__抜粋本文__.
■ ■ ■ ■ ■

専門コラム 第127話 セールスレターの「6 フレーム」について【後編】
前編は、「6 フレーム」とは何かの説明に集中しました。
ただその分、附帯情報はほとんど触れず書き通したつもりです。
(逆に集中したから、1 記事で「6 フレーム」の概要をなんとか伝えられたかもしれません)
そこで後編では、前回伝えきれなかった「6 フレーム」の関連情報に触れておきたいと思います。
と言っても、大きくは2つです。
- いわゆる「魔法のフレーズ」についてと
- 6 フレームを変化させることはできるか
です。
ほかにも付随する情報はあります。
たとえばPASONA(パソナ)の法則などにも、今回触れるスペースはありませんでした。
これについては別の記事で、テーマを変えてお伝えできればと考えています。
セールスレターの「6 フレーム」について【後編】
「 6フレーム」のなかで出てくる「魔法のフレーズ」とは?
「6 フレーム」で出てくる「魔法のフレーズ」とは、もともと「オールウェザーコート」の作者、ロバート・コリアーがセールスレターで使い始めたフレーズ。
レターの書き出しで使った「ひとつお願いがあるのですが」という文句がコリアーの「魔法のフレーズ」です。
何やら、人がいちばん好意を感じるのは「自分が頼みを聞いてあげたばかりの相手」というヒントから「あなたは私より経験豊富でいらっしゃる。
教えていだだきたい」というメッセージから着想を得たとのこと。
これを神田昌典氏は、神田商会のセールスレターで「お願いがあります」と、見出しのひとつとして使っています。
さらに 2 通目のレターでは、「お願いがあります」という見出しを「お忘れではないですか?」に変更しました。
(ちなみに他の部分は 1 通目のレターほぼ同じ内容で通しています。これは「一度うまくいったDMは、若干手直しすると失敗する」からのようです[1])
また神田氏のもうひとつのレター『ダイレクトマーケティング実践講座––開発メンバー6名募集』のセールスレターで、「ぜひ一肌脱いでもらえないでしょうか」というフレーズを、「動機や理由づけ」の見出しで使っています。
つまり「魔法のフレーズ」とは、「6 フレーム」で書かれたセールスレターで、冒頭や見出しなどで使われる“殺し文句”、また“相手の心理に働きかける”文句と言えばいいでしょう。
「ひとつお願いがあるのですが」「一肌脱いでいただけないでしょうか」のほかにも、
- 力を貸していただけないでしょうか
- 知恵を貸していただけないでしょうか
- 胸を貸していただけないでしょうか
などが考えられます。

■ ■ ■ ■ ■

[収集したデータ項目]

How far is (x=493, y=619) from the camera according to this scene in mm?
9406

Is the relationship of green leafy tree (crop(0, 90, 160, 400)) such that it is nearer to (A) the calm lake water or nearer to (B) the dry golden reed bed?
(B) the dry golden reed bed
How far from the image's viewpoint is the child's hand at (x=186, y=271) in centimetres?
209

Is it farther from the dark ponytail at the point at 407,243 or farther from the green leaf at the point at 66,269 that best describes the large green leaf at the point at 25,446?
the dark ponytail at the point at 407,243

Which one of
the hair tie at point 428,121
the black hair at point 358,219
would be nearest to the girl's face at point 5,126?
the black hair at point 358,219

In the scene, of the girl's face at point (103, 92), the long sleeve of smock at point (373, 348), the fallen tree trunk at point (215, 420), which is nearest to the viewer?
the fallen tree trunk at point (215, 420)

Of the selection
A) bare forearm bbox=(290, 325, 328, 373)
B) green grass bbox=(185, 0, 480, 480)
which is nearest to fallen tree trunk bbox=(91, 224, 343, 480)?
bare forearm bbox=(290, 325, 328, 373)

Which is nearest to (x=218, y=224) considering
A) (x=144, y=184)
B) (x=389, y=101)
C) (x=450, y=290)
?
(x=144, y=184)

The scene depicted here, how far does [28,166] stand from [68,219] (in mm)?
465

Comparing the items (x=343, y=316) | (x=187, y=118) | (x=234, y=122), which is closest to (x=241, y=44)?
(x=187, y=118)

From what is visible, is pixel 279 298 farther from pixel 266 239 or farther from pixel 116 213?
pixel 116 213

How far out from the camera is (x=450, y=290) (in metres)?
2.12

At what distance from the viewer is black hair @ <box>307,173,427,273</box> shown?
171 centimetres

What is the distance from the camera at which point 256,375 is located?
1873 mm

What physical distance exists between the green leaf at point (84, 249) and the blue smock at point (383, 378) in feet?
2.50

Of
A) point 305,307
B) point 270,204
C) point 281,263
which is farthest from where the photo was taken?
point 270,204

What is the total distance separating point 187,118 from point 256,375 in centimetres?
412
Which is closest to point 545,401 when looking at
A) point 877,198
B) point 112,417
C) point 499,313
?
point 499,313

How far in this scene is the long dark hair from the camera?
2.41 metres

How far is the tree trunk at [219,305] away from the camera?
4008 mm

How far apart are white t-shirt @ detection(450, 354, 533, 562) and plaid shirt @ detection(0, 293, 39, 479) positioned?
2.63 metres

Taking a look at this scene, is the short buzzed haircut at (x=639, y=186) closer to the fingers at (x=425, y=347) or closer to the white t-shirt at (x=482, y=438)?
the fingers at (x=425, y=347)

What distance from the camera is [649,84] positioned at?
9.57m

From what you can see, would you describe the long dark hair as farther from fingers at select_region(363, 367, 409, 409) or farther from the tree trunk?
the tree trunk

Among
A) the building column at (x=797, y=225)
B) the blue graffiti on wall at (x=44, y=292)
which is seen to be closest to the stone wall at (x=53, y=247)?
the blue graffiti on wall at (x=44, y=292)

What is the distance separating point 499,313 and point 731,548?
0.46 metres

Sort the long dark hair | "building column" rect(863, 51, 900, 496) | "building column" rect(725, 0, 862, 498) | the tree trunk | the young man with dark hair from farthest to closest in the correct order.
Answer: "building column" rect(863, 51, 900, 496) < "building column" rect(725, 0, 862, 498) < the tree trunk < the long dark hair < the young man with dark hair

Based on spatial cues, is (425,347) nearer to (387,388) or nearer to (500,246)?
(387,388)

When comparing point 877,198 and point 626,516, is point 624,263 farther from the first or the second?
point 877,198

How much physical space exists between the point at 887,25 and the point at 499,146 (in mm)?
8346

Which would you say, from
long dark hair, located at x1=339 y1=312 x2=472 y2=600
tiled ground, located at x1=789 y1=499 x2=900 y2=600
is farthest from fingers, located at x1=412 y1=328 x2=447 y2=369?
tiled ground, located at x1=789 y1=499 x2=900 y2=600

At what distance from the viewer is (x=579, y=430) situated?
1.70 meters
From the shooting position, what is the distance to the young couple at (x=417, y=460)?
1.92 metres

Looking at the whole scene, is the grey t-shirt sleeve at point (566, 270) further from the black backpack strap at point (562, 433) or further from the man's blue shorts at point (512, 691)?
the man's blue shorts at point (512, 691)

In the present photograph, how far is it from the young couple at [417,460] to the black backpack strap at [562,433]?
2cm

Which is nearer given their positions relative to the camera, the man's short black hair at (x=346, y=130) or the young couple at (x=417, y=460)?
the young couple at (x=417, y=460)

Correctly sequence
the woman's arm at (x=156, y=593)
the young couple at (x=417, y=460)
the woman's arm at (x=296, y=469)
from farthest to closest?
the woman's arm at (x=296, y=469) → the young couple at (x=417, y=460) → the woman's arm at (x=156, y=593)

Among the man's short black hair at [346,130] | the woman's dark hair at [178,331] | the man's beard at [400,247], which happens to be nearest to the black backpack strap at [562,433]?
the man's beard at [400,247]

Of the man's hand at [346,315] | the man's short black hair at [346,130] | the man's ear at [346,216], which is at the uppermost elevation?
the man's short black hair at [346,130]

■ ■ ■ ■ ■

__依頼 1__.
セールスレターのコラムでは、2通目のレターで見出しの「お願いがあります」は何に変えられたか。
__依頼 2__.
セールスレターのコラムから、「たとえばPASONA(パソナ」から「教えていだだきたい」というメッセージから着想を得たとのこと。」までの部分を一字も変えずに抜き出せ。
__依頼 3__.
セールスレターのコラムの続きを、最後の文の次から書き継げ。

__記述回答 1__.
「お忘れではないですか?」に変えられた。

__記述回答 2__.
たとえばPASONA(パソナ)の法則などにも、今回触れるスペースはありませんでした。
これについては別の記事で、テーマを変えてお伝えできればと考えています。
セールスレターの「6 フレーム」について【後編】
「 6フレーム」のなかで出てくる「魔法のフレーズ」とは?
「6 フレーム」で出てくる「魔法のフレーズ」とは、もともと「オールウェザーコート」の作者、ロバート・コリアーがセールスレターで使い始めたフレーズ。
レターの書き出しで使った「ひとつお願いがあるのですが」という文句がコリアーの「魔法のフレーズ」です。
何やら、人がいちばん好意を感じるのは「自分が頼みを聞いてあげたばかりの相手」というヒントから「あなたは私より経験豊富でいらっしゃる。
教えていだだきたい」というメッセージから着想を得たとのこと。

__記述回答 3__.
ただし「魔法のフレーズ」を使うから、手紙における出だしの定型文が不要なわけではありません。
特に営業マンが特定の顧客宛に書くレターでは、たとえセールスレターでも、従来ある「書簡上の決まりごと」を踏んでおくほうが適切な場面もあります。
実際に「魔法のフレーズ」は、アウディのエース営業のレターでは出てきません。
その意味で「魔法のフレーズ」は、営業マンにとって、適切な場面で使うと考えた方がいいでしょう(ということは、あまり大きな声では言えませんが、「魔法のフレーズ」は省いても良いということです)。
[1] 『禁断のセールスコピーライティング』(フォレスト出版 2014/5/24)
そもそも手紙は読み手によって大きく変化するもの
もう一点大切なことがあります。それは「6フレーム」が変化に対応できるかということです。
結論から言うと「6フレーム」はとても柔軟なフレームです。
したがって慣れてきたらライターの筆力に応じ、柔軟に使ってもらって大丈夫です。
ただし極力「6フレーム」の順番だけは、守ったほうがいいでしょう。
あと手紙は常に読み手が異なります。
フレンドリーに手紙を書ける相手もいますし、まだ密な関係性ができておらず、馴々しく書くと失礼に当たるケースもあるでしょう。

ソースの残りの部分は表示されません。